==== Text to read ====

In a feat of remarkable research and timely reclamation, Eric K. Washington uncovers the nearly forgotten life of James H. Williams (1878–1948), shown at right, the chief porter of Grand Central Terminal’s Red Caps―a multitude of Harlem-based black men whom he organized into the essential labor force of America’s most august railroad station. Washington reveals that despite the highly racialized and often exploitative nature of the work, the Red Cap was a highly coveted job for college-bound black men determined to join New York’s bourgeoning middle class. Examining the deeply intertwined subjects of class, labor, and African American history, Washington chronicles Williams’s life, showing how the enterprising son of freed slaves successfully navigated the segregated world of the northern metropolis, and in so doing ultimately achieved financial and social influence. With this biography, Williams must now be considered, along with Cornelius Vanderbilt and Jacqueline Onassis, one of the great heroes of Grand Central’s storied past.

Eric K. Washington is an independent historian who has held fellowships at Columbia University and the CUNY Leon Levy Center for Biography, as well as the MFAH Dora Maar House in Ménerbes, France. Boss of the Grips was selected among the ten Best Biographies of 2019 by Open Letters Review, was a finalist for the 2020 Brendan Gill Prize, and has just been announced as a winner of the 2019 Herbert H. Lehman Prize for Distinguished Scholarship in New York History.

==== Data provided ====

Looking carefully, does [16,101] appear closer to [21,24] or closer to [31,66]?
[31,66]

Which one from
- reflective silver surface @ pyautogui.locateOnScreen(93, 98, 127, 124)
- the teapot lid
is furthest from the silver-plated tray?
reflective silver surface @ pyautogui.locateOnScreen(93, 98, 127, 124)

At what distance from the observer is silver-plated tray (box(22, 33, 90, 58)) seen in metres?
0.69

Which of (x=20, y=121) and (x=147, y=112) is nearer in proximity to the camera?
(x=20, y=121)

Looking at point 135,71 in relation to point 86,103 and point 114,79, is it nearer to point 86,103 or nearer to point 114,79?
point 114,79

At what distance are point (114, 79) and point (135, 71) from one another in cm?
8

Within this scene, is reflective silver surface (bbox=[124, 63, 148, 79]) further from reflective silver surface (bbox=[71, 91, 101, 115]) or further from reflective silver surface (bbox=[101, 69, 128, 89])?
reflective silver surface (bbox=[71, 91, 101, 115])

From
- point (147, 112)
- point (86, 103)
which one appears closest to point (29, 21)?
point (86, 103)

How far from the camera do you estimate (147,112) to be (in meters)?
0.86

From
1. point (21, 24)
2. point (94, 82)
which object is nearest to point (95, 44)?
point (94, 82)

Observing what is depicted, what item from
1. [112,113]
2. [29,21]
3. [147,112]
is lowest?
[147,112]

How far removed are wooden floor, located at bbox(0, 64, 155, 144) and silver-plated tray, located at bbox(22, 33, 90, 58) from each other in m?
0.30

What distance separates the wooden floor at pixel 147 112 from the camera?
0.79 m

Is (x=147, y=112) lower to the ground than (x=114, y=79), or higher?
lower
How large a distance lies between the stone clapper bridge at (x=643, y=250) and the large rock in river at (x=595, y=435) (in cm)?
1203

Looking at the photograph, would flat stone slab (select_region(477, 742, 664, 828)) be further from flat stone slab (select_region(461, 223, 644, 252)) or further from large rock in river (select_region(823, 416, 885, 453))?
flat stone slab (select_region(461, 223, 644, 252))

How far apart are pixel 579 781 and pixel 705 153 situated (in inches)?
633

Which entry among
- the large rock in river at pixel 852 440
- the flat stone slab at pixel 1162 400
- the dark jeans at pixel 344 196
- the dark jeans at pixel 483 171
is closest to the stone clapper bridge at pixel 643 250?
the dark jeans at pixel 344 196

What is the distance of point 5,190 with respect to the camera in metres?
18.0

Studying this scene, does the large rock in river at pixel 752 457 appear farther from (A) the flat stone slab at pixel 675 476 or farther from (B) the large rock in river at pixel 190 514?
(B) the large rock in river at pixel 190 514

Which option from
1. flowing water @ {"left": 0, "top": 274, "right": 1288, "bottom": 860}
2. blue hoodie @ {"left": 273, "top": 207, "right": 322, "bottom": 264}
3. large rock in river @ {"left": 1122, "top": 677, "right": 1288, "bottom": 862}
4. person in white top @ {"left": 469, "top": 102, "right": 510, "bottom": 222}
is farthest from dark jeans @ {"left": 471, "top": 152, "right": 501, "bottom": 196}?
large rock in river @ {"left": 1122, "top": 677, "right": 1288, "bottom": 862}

====

* What to work on *
a) Summarize the passage on James H. Williams in two sentences.
b) Set down the passage on James H. Williams word for word, starting with "Eric K. Washington is" and going on through "New York History.".
The listing has no connection to the passage on James H. Williams.

* Outputs in order *
a) Eric K. Washington's biography recovers the life of James H. Williams (1878–1948), chief porter of Grand Central Terminal's Red Caps, who organized Harlem-based black men into the station's essential labor force. It shows how this son of freed slaves navigated segregated New York to gain financial and social influence, and it notes that Red Cap work, though racialized and often exploitative, was coveted by college-bound black men seeking to join the city's middle class.

b)
Eric K. Washington is an independent historian who has held fellowships at Columbia University and the CUNY Leon Levy Center for Biography, as well as the MFAH Dora Maar House in Ménerbes, France. Boss of the Grips was selected among the ten Best Biographies of 2019 by Open Letters Review, was a finalist for the 2020 Brendan Gill Prize, and has just been announced as a winner of the 2019 Herbert H. Lehman Prize for Distinguished Scholarship in New York History.